• **EXERCISE OBJECTIVE**: Please retype the records below exactly, leaving out any pictures.
_ _ _
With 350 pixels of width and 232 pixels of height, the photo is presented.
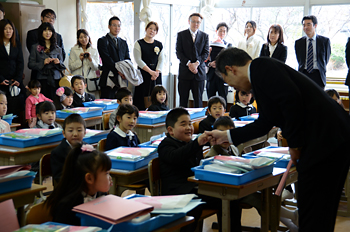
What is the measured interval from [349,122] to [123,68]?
504 centimetres

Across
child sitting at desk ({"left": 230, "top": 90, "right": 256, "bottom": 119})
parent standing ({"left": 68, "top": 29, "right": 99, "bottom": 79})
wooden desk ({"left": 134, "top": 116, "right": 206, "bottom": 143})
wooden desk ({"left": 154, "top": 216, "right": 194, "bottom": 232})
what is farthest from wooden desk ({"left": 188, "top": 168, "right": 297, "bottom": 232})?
parent standing ({"left": 68, "top": 29, "right": 99, "bottom": 79})

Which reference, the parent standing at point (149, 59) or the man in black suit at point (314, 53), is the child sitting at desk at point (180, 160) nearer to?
the parent standing at point (149, 59)

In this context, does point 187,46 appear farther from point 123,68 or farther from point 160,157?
point 160,157

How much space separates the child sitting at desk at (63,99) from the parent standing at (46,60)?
1272mm

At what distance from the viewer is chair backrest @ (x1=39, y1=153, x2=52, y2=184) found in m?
2.85

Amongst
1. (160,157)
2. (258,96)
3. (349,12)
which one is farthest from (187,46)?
(258,96)

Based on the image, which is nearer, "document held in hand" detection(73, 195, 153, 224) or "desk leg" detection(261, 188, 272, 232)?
"document held in hand" detection(73, 195, 153, 224)

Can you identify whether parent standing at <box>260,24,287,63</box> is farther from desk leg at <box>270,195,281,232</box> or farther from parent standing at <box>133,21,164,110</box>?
desk leg at <box>270,195,281,232</box>

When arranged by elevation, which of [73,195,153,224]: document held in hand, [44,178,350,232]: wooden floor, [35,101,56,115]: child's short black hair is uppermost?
[35,101,56,115]: child's short black hair

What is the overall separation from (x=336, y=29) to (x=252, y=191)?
6187 mm

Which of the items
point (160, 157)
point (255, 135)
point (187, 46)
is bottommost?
point (160, 157)

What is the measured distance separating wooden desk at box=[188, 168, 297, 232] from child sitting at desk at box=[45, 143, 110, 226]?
673 millimetres

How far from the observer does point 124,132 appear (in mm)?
3467

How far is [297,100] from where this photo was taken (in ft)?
6.25
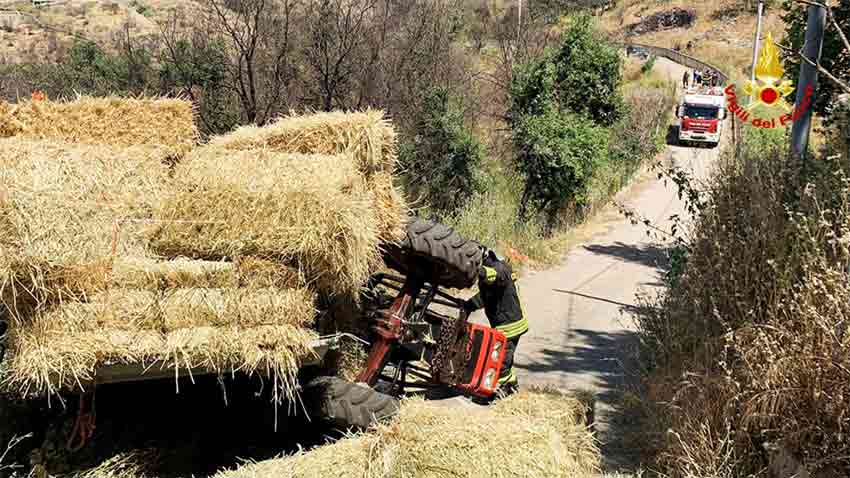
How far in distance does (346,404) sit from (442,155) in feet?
44.3

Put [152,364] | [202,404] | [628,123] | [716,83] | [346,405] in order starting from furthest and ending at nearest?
1. [716,83]
2. [628,123]
3. [202,404]
4. [346,405]
5. [152,364]

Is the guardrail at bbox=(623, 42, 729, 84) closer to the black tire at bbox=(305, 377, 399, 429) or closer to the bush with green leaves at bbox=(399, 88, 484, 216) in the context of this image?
the bush with green leaves at bbox=(399, 88, 484, 216)

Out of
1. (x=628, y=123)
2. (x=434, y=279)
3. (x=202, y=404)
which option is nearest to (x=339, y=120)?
(x=434, y=279)

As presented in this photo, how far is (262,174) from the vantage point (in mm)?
4844

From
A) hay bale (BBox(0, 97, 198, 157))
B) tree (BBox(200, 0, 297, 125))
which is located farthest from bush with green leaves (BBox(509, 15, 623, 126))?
hay bale (BBox(0, 97, 198, 157))

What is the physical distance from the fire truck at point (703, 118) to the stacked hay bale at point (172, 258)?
1253 inches

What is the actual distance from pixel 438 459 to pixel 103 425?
2.81 m

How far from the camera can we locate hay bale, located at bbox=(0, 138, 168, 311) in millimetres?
3930

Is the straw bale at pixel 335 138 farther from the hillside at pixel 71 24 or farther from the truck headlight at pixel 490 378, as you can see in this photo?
the hillside at pixel 71 24

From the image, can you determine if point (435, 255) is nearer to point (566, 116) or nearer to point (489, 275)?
point (489, 275)

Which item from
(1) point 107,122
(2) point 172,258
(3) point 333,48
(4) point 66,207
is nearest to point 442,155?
(3) point 333,48

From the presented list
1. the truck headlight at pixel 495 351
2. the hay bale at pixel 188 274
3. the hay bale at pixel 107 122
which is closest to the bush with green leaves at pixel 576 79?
the hay bale at pixel 107 122

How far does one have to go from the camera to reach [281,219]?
4492mm

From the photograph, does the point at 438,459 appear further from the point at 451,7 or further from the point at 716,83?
the point at 716,83
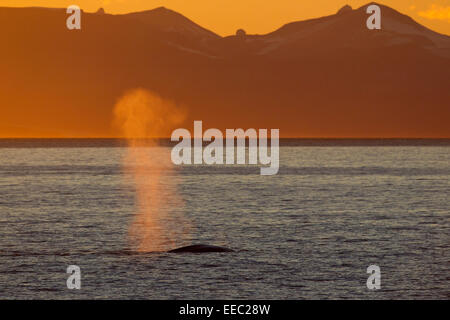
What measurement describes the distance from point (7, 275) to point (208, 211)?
1781 inches

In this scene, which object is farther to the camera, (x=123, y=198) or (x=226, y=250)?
(x=123, y=198)

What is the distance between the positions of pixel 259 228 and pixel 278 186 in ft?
226

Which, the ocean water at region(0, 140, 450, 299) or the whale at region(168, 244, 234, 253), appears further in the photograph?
the whale at region(168, 244, 234, 253)

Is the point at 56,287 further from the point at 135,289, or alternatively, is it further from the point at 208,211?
the point at 208,211

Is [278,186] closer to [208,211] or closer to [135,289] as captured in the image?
[208,211]

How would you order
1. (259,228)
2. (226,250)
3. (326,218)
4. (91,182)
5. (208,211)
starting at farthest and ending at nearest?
(91,182) → (208,211) → (326,218) → (259,228) → (226,250)

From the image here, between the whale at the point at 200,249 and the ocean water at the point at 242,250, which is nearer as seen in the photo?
the ocean water at the point at 242,250

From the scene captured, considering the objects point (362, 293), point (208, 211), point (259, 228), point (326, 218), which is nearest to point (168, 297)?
point (362, 293)

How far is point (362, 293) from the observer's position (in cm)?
3938

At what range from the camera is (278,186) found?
13562 centimetres

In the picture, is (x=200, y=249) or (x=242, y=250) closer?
(x=200, y=249)
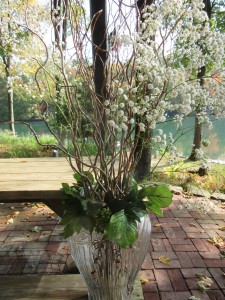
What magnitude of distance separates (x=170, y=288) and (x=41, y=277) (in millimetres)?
907

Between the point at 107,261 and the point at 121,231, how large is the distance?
283mm

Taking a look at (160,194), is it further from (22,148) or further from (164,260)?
(22,148)

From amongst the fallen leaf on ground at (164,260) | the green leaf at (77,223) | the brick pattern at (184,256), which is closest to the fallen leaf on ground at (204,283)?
the brick pattern at (184,256)

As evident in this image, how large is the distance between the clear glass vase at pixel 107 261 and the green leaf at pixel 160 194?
128mm

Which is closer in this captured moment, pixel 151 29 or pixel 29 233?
_ _ _
• **THE RESPONSE**:
With 350 pixels of width and 232 pixels of height, the photo is presented.
What is the measured interval from [349,122] to [123,68]?
504 centimetres

Across
child sitting at desk ({"left": 230, "top": 90, "right": 256, "bottom": 119})
parent standing ({"left": 68, "top": 29, "right": 99, "bottom": 79})
wooden desk ({"left": 134, "top": 116, "right": 206, "bottom": 143})
wooden desk ({"left": 154, "top": 216, "right": 194, "bottom": 232})
what is farthest from wooden desk ({"left": 188, "top": 168, "right": 297, "bottom": 232})?
parent standing ({"left": 68, "top": 29, "right": 99, "bottom": 79})

Which reference, the parent standing at point (149, 59) or the man in black suit at point (314, 53), is the child sitting at desk at point (180, 160) nearer to?
the parent standing at point (149, 59)

In this context, does point 187,46 appear farther from point 123,68 or farther from point 160,157?
point 160,157

How much space separates the child sitting at desk at (63,99) from the parent standing at (46,60)?
1272mm

At what distance from the viewer is chair backrest @ (x1=39, y1=153, x2=52, y2=184) found in m?
2.85

Amongst
1. (160,157)
2. (258,96)
3. (349,12)
which one is farthest from (187,46)?
(258,96)

Based on the image, which is nearer, "document held in hand" detection(73, 195, 153, 224) or "desk leg" detection(261, 188, 272, 232)?
"document held in hand" detection(73, 195, 153, 224)

Can you identify whether parent standing at <box>260,24,287,63</box> is farther from desk leg at <box>270,195,281,232</box> or farther from parent standing at <box>133,21,164,110</box>?
desk leg at <box>270,195,281,232</box>

When arranged by elevation, which of [73,195,153,224]: document held in hand, [44,178,350,232]: wooden floor, [35,101,56,115]: child's short black hair is uppermost?
[35,101,56,115]: child's short black hair

What is the overall separation from (x=336, y=29) to (x=252, y=191)?
6187 mm

Which of the items
point (160, 157)
point (255, 135)
point (187, 46)
is bottommost?
point (160, 157)

What is the measured distance separating wooden desk at box=[188, 168, 297, 232] from child sitting at desk at box=[45, 143, 110, 226]?
673 millimetres

How far from the observer does point 124,132 appear (in mm)?
3467

How far is [297,100] from where this photo was taken (in ft)?
6.25
How far in distance does (346,404) sit from (442,155) in feet?
44.3

Put [152,364] | [202,404] | [628,123] | [716,83] | [346,405] in order starting from furthest and ending at nearest?
1. [716,83]
2. [628,123]
3. [202,404]
4. [346,405]
5. [152,364]

Is the guardrail at bbox=(623, 42, 729, 84) closer to the black tire at bbox=(305, 377, 399, 429) or closer to the bush with green leaves at bbox=(399, 88, 484, 216) in the context of this image?
the bush with green leaves at bbox=(399, 88, 484, 216)

Out of
1. (x=628, y=123)
2. (x=434, y=279)
3. (x=202, y=404)
which option is nearest to (x=339, y=120)?
(x=434, y=279)

As presented in this photo, how far is (262,174) from the vantage point (in mm)?
4844

From
A) hay bale (BBox(0, 97, 198, 157))
B) tree (BBox(200, 0, 297, 125))
which is located farthest from bush with green leaves (BBox(509, 15, 623, 126))?
hay bale (BBox(0, 97, 198, 157))

What is the physical distance from the fire truck at point (703, 118) to the stacked hay bale at point (172, 258)?
1253 inches

What is the actual distance from pixel 438 459 to pixel 103 425?
2.81 m

How far from the camera can we locate hay bale, located at bbox=(0, 138, 168, 311) in millimetres?
3930

Is the straw bale at pixel 335 138 farther from the hillside at pixel 71 24 or farther from the truck headlight at pixel 490 378, as you can see in this photo?
the hillside at pixel 71 24

From the image, can you determine if point (435, 255) is nearer to point (566, 116) or nearer to point (489, 275)?
point (489, 275)

Which item from
(1) point 107,122
(2) point 172,258
(3) point 333,48
(4) point 66,207
is nearest to point 442,155?
(3) point 333,48

From the presented list
1. the truck headlight at pixel 495 351
2. the hay bale at pixel 188 274
3. the hay bale at pixel 107 122
which is closest to the bush with green leaves at pixel 576 79?
the hay bale at pixel 107 122

How far does one have to go from the camera to reach [281,219]?
4492mm

From the photograph, does the point at 438,459 appear further from the point at 451,7 or further from the point at 716,83?
the point at 716,83
What measurement describes the distance from point (7, 275) to point (208, 211)?
1781 inches

In this scene, which object is farther to the camera, (x=123, y=198) or (x=226, y=250)?
(x=123, y=198)

What is the distance between the positions of pixel 259 228 and pixel 278 186 in ft?
226

Which, the ocean water at region(0, 140, 450, 299) or the whale at region(168, 244, 234, 253), appears further in the photograph?
the whale at region(168, 244, 234, 253)

Is the point at 56,287 further from the point at 135,289, or alternatively, is it further from the point at 208,211?
the point at 208,211

Is [278,186] closer to [208,211] or closer to [135,289] as captured in the image?
[208,211]

How would you order
1. (259,228)
2. (226,250)
3. (326,218)
4. (91,182)
5. (208,211)
starting at farthest and ending at nearest?
(91,182) → (208,211) → (326,218) → (259,228) → (226,250)

From the image here, between the whale at the point at 200,249 and the ocean water at the point at 242,250, which is nearer as seen in the photo?
the ocean water at the point at 242,250

From the scene captured, considering the objects point (362, 293), point (208, 211), point (259, 228), point (326, 218), which is nearest to point (168, 297)?
point (362, 293)

How far is point (362, 293) from the observer's position (in cm)?
3938

At what range from the camera is (278,186) found?
13562 centimetres

In the picture, is (x=200, y=249) or (x=242, y=250) closer?
(x=200, y=249)
What magnitude of distance separates (x=170, y=288) and (x=41, y=277) (in millimetres)?
907

Between the point at 107,261 and the point at 121,231, how large is the distance?
283mm

Taking a look at (160,194), is it further from (22,148) or further from (164,260)?
(22,148)

From amongst the fallen leaf on ground at (164,260) | the green leaf at (77,223) | the brick pattern at (184,256), which is closest to the fallen leaf on ground at (204,283)?
the brick pattern at (184,256)

As evident in this image, how large is the distance between the clear glass vase at pixel 107 261 and the green leaf at pixel 160 194?
128mm

Which is closer in this captured moment, pixel 151 29 or pixel 29 233?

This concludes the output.